Hacker News new | ask | show | jobs
by pjot 24 days ago

  > The Chinese are a decade ahead of the west when it comes to building cars.
Is this true? From years of watching Top Gear any Chinese car that was tested was laughably bad.
2 comments

For EVs, yes, absolutely
Yip, outside the US BYD cars are absolutely everywhere, pretty awesome cars, and crazy cheap - like < $15k. Apparently < $10k within China itself.
The price is not the important part, it basically doesn't matter. On top of subsidies and government policy aiming to undermine manufacturing in EU and elsewhere, domestic consumption in PRC is laughably low and government policies act to transfer wealth from households to manufacturing. Locals won't buy the supply, PRC literally has to get these cars somewhere or trash them.
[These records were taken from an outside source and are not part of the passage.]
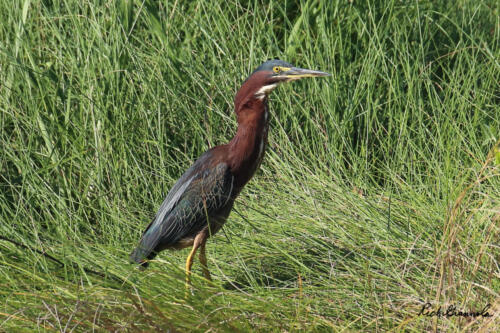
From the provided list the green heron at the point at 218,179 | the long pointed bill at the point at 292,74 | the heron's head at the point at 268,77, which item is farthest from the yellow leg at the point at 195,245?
the long pointed bill at the point at 292,74

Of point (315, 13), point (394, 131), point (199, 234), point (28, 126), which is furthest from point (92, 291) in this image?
point (315, 13)

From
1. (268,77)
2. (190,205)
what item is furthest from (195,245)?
(268,77)

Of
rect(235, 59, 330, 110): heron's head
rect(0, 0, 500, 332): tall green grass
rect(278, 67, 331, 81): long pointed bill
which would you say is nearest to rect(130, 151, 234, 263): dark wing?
rect(0, 0, 500, 332): tall green grass

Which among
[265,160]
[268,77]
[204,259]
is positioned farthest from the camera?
[265,160]

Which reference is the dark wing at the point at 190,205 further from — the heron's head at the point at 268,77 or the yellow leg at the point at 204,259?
the heron's head at the point at 268,77

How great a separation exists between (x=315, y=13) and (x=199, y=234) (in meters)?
1.69

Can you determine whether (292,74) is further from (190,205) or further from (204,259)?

Now if those cars are actually good, price independent, then that would be worth mentioning.

Do you have any references for your statements?

The majority of car sales in China are EVs (which is more than the UK, the EU and the US) so locals are buying the supply right now.

Reference: https://ourworldindata.org/electric-car-sales

The articles you provided were relatively light on relevant facts, but did cite two important values - 60% of all vehicles purchased in China are now EVs, and domestic sales of such are about 1.4 million per month. The data they conspicuously left out is, well how many EVs are sold elsewhere per month? In the US, ostensibly the largest consumer market in the world, the figure is 0.082 million per month. [1]

Even if we scale US sales to adjust for population differences, the Chinese are picking up electric vehicles at a dramatically higher rate - and the single highest in the world. And this is almost certainly due to companies like BYD and others providing quality electric vehicles at prices below even cheap ICE vehicles.

[1] - https://www.anl.gov/esia/light-duty-electric-drive-vehicles-...

Maybe I'm dating myself, but I remember when the same was said of Japanese cars.

First we laughed at them, then we fought them, then they won, then we solved the problem with protectionist tariffs.